L'Algérie encourage vivement les exportations hors hydrocarbures pour diversifier son économie.

Cependant, l'État reste extrêmement vigilant sur la contrepartie financière de ces exportations.

La réglementation des changes impose une obligation stricte : le rapatriement des devises.

Tout exportateur algérien doit connaître cette procédure sous peine de sanctions pénales sévères.

Le principe de l'obligation de rapatriement

Selon la réglementation de la Banque d'Algérie, l'exportateur est tenu de faire revenir en Algérie les recettes provenant de ses ventes à l'étranger.

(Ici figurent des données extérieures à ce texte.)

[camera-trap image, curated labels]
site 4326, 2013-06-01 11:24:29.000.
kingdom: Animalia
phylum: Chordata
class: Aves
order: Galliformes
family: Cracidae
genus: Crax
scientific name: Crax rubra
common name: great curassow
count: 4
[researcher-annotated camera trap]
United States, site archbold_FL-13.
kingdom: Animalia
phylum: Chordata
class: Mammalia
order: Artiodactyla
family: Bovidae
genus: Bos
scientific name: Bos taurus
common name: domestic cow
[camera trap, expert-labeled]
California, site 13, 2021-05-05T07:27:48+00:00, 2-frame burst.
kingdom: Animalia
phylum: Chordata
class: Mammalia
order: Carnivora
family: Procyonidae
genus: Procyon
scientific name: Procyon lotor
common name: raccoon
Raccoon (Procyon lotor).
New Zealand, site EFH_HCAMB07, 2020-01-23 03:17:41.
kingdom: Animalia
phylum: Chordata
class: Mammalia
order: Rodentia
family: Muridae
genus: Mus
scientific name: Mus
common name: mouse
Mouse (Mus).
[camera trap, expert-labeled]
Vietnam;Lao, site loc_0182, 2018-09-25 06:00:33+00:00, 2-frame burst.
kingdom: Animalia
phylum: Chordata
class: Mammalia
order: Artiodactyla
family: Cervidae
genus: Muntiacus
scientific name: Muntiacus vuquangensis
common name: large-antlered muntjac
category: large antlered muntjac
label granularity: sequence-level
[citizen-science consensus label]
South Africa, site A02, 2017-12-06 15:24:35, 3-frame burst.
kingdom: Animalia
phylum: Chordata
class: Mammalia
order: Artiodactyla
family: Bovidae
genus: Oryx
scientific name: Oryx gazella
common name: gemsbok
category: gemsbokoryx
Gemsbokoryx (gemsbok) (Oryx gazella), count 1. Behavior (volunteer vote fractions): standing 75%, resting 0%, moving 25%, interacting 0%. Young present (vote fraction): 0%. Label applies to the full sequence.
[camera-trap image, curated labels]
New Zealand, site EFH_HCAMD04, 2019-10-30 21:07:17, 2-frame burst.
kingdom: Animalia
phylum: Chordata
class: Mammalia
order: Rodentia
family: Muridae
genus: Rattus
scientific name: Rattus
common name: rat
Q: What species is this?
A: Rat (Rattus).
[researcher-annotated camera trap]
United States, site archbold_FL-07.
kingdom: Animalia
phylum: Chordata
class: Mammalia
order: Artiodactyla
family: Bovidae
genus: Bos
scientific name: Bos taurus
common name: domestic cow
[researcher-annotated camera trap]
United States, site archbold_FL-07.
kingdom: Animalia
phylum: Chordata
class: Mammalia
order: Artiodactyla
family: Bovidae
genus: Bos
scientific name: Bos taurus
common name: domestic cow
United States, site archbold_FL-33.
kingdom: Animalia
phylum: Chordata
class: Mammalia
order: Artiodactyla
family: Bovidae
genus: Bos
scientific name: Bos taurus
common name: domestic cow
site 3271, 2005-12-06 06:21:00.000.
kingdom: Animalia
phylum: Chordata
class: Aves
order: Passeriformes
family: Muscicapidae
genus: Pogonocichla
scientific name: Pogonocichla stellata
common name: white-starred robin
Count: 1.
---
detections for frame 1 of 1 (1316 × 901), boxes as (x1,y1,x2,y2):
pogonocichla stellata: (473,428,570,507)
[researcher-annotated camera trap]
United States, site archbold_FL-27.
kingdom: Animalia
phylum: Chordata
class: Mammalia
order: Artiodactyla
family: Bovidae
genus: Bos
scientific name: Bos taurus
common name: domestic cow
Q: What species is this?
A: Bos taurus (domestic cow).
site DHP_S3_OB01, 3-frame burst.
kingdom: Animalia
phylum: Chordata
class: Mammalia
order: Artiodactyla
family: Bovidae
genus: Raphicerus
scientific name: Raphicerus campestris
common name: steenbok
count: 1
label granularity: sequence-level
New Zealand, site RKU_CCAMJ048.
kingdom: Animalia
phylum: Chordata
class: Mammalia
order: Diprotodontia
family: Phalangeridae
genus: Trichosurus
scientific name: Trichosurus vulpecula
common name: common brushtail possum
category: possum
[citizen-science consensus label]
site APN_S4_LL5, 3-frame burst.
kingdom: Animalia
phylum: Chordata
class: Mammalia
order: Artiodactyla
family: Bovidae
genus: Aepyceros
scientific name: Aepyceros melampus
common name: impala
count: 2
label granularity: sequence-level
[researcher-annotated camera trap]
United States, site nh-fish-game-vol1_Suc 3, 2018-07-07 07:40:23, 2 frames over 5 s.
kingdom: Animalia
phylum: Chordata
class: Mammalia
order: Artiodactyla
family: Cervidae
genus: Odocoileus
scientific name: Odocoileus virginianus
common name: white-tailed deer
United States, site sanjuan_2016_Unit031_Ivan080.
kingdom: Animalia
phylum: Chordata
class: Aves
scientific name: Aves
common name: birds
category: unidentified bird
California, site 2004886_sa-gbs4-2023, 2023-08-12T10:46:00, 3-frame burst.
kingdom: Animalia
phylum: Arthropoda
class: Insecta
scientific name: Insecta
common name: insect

L'argent ne peut pas être gardé sur un compte offshore ou utilisé pour acheter des biens à l'étranger sans transiter par l'Algérie.

Les délais légaux

Le délai réglementaire pour rapatrier les fonds est généralement fixé à 180 jours (6 mois) à compter de la date d'expédition (date du connaissement).

Ce délai peut être prorogé dans certains cas spécifiques (biens d'équipement, vente en consignation), mais cela nécessite une autorisation préalable.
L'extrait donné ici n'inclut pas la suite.